### Stored dataset items

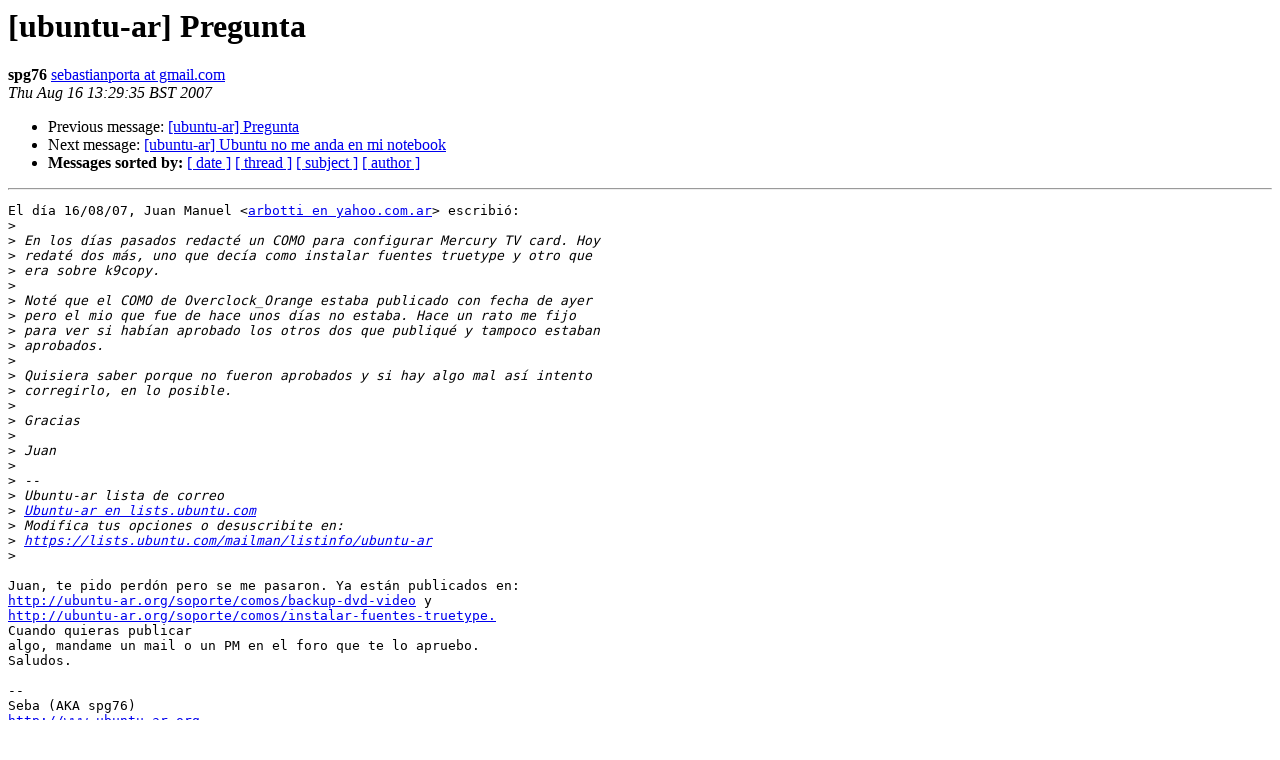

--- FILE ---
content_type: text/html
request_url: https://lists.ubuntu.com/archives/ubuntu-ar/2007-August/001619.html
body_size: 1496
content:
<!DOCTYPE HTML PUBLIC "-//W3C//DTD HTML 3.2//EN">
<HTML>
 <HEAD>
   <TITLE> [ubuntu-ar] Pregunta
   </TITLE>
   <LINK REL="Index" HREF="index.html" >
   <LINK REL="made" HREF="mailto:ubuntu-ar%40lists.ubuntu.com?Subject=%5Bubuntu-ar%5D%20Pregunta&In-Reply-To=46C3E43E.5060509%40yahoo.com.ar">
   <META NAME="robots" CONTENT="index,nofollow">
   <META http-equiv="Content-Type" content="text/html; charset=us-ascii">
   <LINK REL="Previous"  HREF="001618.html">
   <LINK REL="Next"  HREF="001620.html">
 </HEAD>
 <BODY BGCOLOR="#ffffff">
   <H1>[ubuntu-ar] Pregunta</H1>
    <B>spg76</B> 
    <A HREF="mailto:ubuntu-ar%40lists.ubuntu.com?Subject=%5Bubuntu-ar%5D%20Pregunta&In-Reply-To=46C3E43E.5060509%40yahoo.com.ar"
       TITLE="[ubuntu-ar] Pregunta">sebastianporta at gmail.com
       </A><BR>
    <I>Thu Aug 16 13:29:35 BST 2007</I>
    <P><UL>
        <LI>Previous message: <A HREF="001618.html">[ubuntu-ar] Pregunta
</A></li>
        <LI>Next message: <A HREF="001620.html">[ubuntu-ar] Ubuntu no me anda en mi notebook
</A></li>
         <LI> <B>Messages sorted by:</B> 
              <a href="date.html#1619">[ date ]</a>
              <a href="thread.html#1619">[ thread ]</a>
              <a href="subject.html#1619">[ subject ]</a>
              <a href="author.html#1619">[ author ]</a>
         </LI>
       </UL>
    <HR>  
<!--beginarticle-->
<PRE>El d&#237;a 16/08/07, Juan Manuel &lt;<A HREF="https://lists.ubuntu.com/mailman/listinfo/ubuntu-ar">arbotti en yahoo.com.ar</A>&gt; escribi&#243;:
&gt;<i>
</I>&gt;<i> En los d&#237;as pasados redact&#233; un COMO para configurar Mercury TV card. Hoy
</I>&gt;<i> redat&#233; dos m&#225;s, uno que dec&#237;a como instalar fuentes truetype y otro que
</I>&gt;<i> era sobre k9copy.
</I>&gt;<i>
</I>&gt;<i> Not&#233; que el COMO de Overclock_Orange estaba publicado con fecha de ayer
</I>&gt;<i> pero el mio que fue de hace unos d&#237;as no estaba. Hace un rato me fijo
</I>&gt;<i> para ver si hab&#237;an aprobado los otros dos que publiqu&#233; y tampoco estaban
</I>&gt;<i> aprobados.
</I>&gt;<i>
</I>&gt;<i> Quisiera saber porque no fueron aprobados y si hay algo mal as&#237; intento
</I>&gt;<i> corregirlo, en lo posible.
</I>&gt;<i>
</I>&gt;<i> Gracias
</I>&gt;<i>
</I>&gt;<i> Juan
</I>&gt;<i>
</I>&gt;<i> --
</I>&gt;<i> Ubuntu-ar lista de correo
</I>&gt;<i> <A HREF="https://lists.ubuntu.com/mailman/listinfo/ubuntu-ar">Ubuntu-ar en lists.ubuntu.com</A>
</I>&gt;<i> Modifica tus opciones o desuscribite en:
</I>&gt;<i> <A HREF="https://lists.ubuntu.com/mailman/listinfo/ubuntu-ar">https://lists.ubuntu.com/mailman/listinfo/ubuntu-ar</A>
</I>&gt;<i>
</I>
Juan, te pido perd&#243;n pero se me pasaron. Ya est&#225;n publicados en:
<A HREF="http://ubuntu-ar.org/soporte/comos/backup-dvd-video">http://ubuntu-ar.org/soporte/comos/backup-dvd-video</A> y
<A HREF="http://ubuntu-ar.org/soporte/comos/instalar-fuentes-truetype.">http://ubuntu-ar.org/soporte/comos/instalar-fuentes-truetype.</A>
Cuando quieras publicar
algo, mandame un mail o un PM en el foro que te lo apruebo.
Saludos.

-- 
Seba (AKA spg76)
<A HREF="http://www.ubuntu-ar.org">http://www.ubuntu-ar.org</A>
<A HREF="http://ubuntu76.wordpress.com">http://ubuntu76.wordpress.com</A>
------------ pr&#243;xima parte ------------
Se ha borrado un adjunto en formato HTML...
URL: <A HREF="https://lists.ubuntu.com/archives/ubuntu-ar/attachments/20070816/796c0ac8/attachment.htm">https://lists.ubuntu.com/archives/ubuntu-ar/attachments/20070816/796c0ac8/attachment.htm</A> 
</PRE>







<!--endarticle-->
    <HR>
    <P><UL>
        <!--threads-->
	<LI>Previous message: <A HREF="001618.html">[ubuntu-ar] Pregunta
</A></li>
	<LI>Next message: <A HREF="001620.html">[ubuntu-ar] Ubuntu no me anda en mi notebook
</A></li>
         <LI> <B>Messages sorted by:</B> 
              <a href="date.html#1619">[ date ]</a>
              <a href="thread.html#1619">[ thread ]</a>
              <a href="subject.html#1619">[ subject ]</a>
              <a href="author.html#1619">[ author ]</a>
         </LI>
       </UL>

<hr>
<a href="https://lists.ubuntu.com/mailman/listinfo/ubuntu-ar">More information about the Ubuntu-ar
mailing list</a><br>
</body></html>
---
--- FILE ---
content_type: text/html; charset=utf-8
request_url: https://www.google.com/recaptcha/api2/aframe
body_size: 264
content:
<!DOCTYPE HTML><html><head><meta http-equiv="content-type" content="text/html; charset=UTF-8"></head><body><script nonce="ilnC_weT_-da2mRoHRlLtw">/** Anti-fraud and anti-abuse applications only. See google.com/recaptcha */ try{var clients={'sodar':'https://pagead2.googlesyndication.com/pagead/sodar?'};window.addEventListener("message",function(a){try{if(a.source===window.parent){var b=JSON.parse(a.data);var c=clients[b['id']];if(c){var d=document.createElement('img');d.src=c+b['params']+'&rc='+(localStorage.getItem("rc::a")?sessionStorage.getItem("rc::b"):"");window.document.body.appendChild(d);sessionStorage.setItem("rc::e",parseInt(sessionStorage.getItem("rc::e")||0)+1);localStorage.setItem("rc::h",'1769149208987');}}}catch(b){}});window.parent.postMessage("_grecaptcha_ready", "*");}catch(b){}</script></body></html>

### Problem
Beginning at the line above with "Cuando quieras publicar" and finishing at the line with "Se ha borrado un adjunto en formato HTML...", return each line exactly and return nothing else.

### Answer space
Cuando quieras publicar
algo, mandame un mail o un PM en el foro que te lo apruebo.
Saludos.

-- 
Seba (AKA spg76)
<A HREF="http://www.ubuntu-ar.org">http://www.ubuntu-ar.org</A>
<A HREF="http://ubuntu76.wordpress.com">http://ubuntu76.wordpress.com</A>
------------ pr&#243;xima parte ------------
Se ha borrado un adjunto en formato HTML...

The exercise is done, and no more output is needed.